With nearly 70% of the world’s population projected to live in cities by 2050 according to the UN[i], the model suggests a more cohesive physical transformation of low density areas that surround the urban core in a series of predefined phases. Local stakeholders including residents and developers are united in a Real Estate Investment Trust (REIT) that rewards each member according to contribution. A new Master Plan of the area is redesigned based on new economic activity, projected population densities and new parks and public infrastructure. The original low density urban fabric is incrementally replaced with a higher density, mixed development with an emphasis on increasing public space and enhancing existing infrastructure. Local residents receive new housing at no cost in addition to becoming long-term shareholders in the REIT based on the initial equity in their homes. The model has been referred to as Residential Consolidation or informally yellowfield, with yellow indicating areas of residential low density on urban maps.

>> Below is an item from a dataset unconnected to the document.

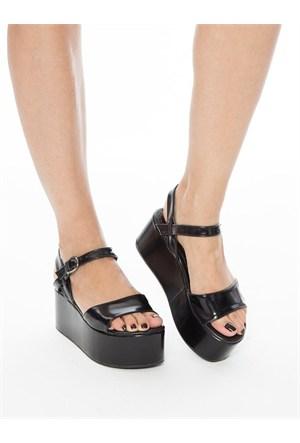 Mecrea Exclusive Yensia Siyah Mat Rugan Kalın Taban Sandalet
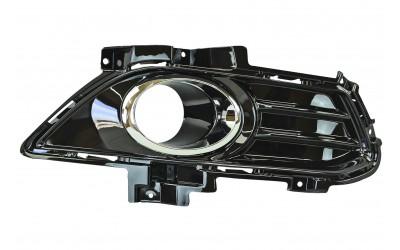Окантовка противотуманной фары правая Ford Mondeo 5 (2014-наше время) черная глянцевая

The thesis examined two different neighborhoods and cultures: (1) Astoria, Queens in New York and (2) Donja Dubrava in Zagreb to illustrate how the model could address a range of issues in different urban environments. In Astoria, the case study created double the population density while increasing public space by 23% within a fixed urban space. In Dubrava, the emphasis was more on introducing new public transportation lines while also expanding public facilities and park areas. The model supports a range of sustainable planning and building practices including the recycling of original building material in the new development, the introduction of new community-wide green technologies and the enhancement of existing infrastructure.

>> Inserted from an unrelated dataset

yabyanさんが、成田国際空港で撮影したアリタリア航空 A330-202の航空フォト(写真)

The model becomes a way to develop a city in a more balanced fashion without gentrifying neighborhoods, but by financially rewarding the existing local population. It also shifts much of the focus of economic development from the urban core to more peripheral, but geographically important areas in a city. Combined with a Transit Oriented Development (TOD) approach, the model could significantly decrease car usage by creating mixed residential and commercial developments that are walkable.

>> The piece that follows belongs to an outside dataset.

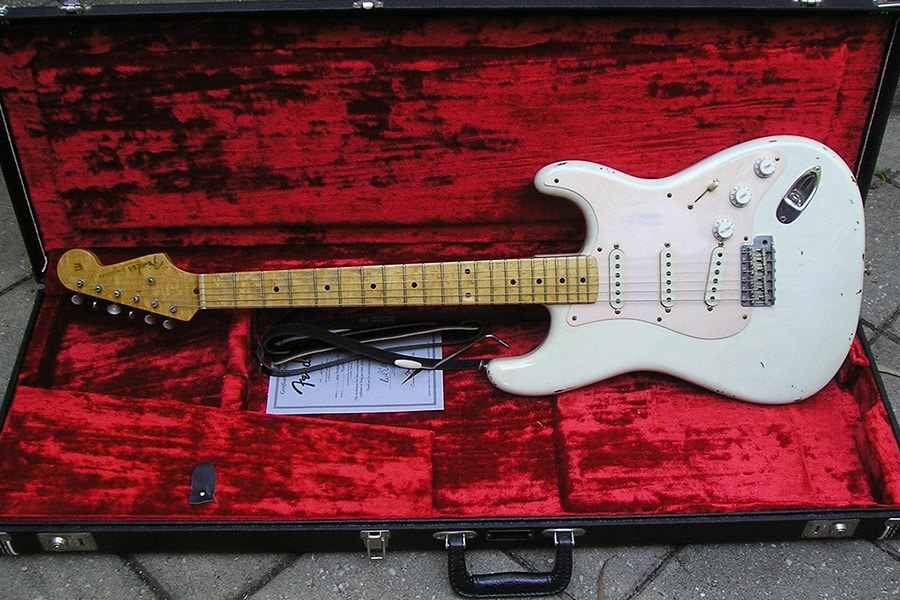 white electric matt vintage guitars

The American Planning Association, Sustainable Communities Division evaluated entries based on originality and innovation; compatibility with other planning initiatives; effectiveness and results; community engagement and transferability. Mentors and Economic Advisors for the thesis included: Main Advisors (University of Zagreb, Faculty of Architecture) Prof. Nenad Lipovac and Prof. Ljubomir Miščević; Economic Advisors (University of Zagreb, Faculty of Economics and Business) Prof. Ljubo Jurčić and Prof. Josip Tica; Independent Advisor, Prof. Emeritus Gary Hack (MIT and University of Pennsylvania), Prof. Yu-Hung Hong (MIT), Nicholas Frankopan (Oak Advisors, London, UK), Ohene Aku Kwapong (Park Street Advisors, London, UK) and Paul Suchar (KPMG in Croatia).